That GR has solutions allowing black holes had been known from its infancy in work by Karl Schwarzschild and Johannes Droste. There are also solutions without black holes; a universe with no mass is legal in GR in many ways besides the case of special relativity. Penrose took the opposite tack, of giving minimal conditions under which black holes are necessary. Following this article, we list them informally as follows:

  1. Sufficiently large concentrations of mass exerting gravity exist.
  2. Gravity always attracts, never repels.
  3. No physical effect can travel faster than light.
  4. Gravity determines how light bends and moves.
  5. The space-time manifold is metrically complete.

Penrose showed that any system obeying these properties and evolving in accordance with GR must develop black holes. He showed this without any symmetry assumptions on the system. Thus he derived black holes as a prediction with the force of a theorem derived from minimal axioms.

His 1965 paper actually used a proof by contradiction. He derived five properties needed in order for the system to avoid forming a singularity. Then he showed they are mutually inconsistent—a proof by contradiction. Here is the crux of his paper:

[ Snip from paper ]

In the diagram, time flows up. The point in a nutshell—a very tight nutshell—is that once a surface flows inside the cylinder at the Schwarzschild radius then light and any other motion from it can go only inward toward a singularity. The analysis is possible without the kind of symmetry assumption that had been used to tame the algebraic complexity of the equations of GR. The metric completeness mandates a singularity apart from any symmetries; a periodic equilibrium is ruled out by analysis of Cauchy surfaces.

Necessary For Us?

Like Richard Feynman’s famous diagrams for quantum field theory, Penrose developed his diagrams as tools for shortcutting the vicissitudes of GR. We could devote entire other posts to his famous tiles and triangle and other combinatorial inventions. His tools enable quantifying black-hole formation from observations in our universe.

The question of necessity, however, pertains to other possible universes. Let us take for granted that GR and quantum theory are facets of a physical theory that governs the entire cosmos—the long-sought “theory of everything”—and let us also admit the contention of inflationary theorists that multiple universes are a necessary consequence of any inflation theory. The question remains, are black holes necessary in those universes?

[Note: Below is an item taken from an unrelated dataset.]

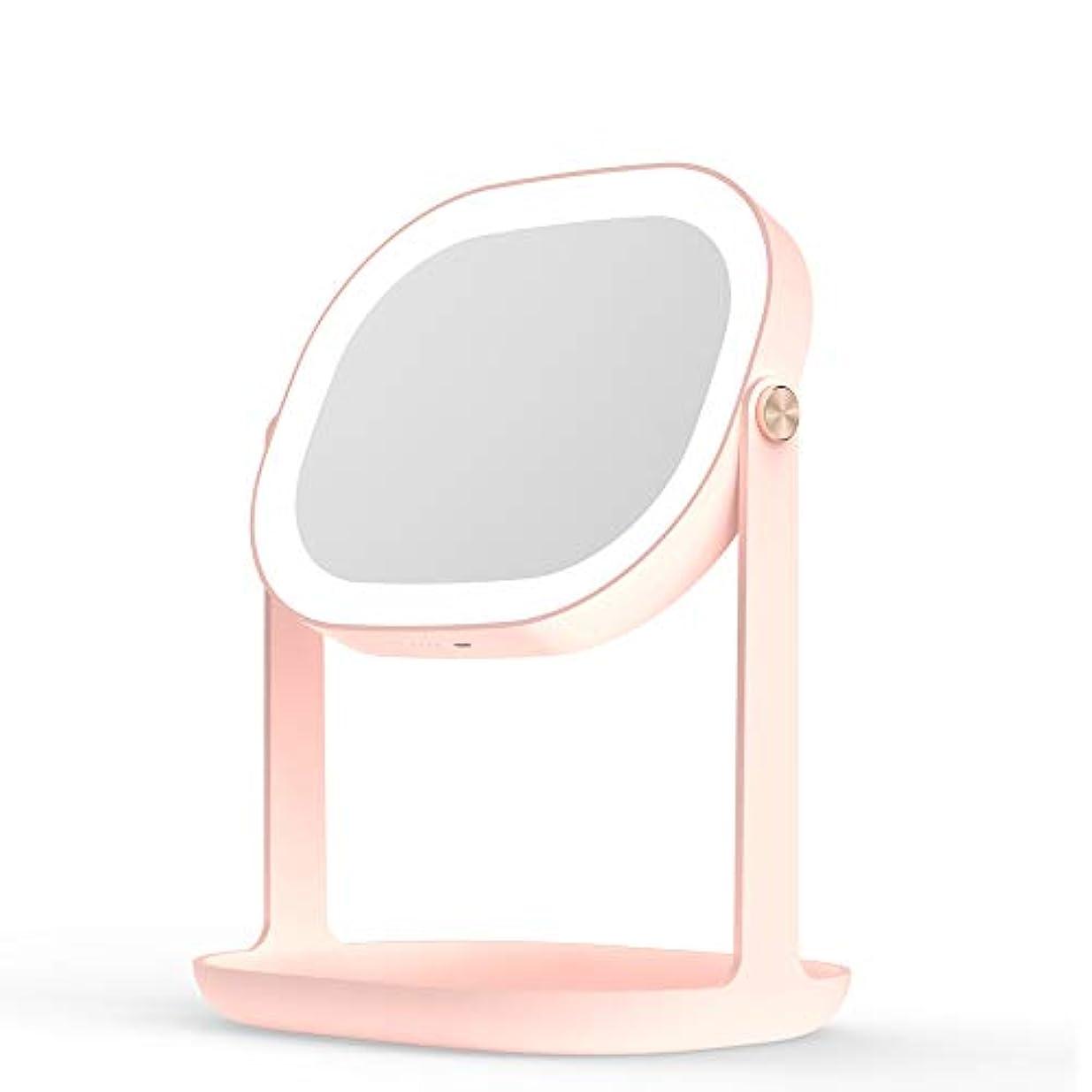 乱すぼろ政府化粧鏡 LEDライトと化粧品収納ボックス付き 明るさ調節可能 高品質ガラス360°回転 48時間使用できる 、壁にDIY掛けるベルトも付き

It is possible that those universes might not satisfy axiom 1 above, or might have enough complexity for existence of black holes but not large-scale formation of them. The question then becomes whether black holes must exist in any universe rich enough for sentient life forms such as ourselves to develop. This is a branch of the anthropic principle.

Lee Smolin proposed a mechanism via which black holes engender new universes and so propagate the complexity needed for their large-scale formation. Since complexity also attends the development of sentient life forms, this would place our human existence in the wake of consequence, as opposed to the direction of logic when reasoning by the anthropic principle.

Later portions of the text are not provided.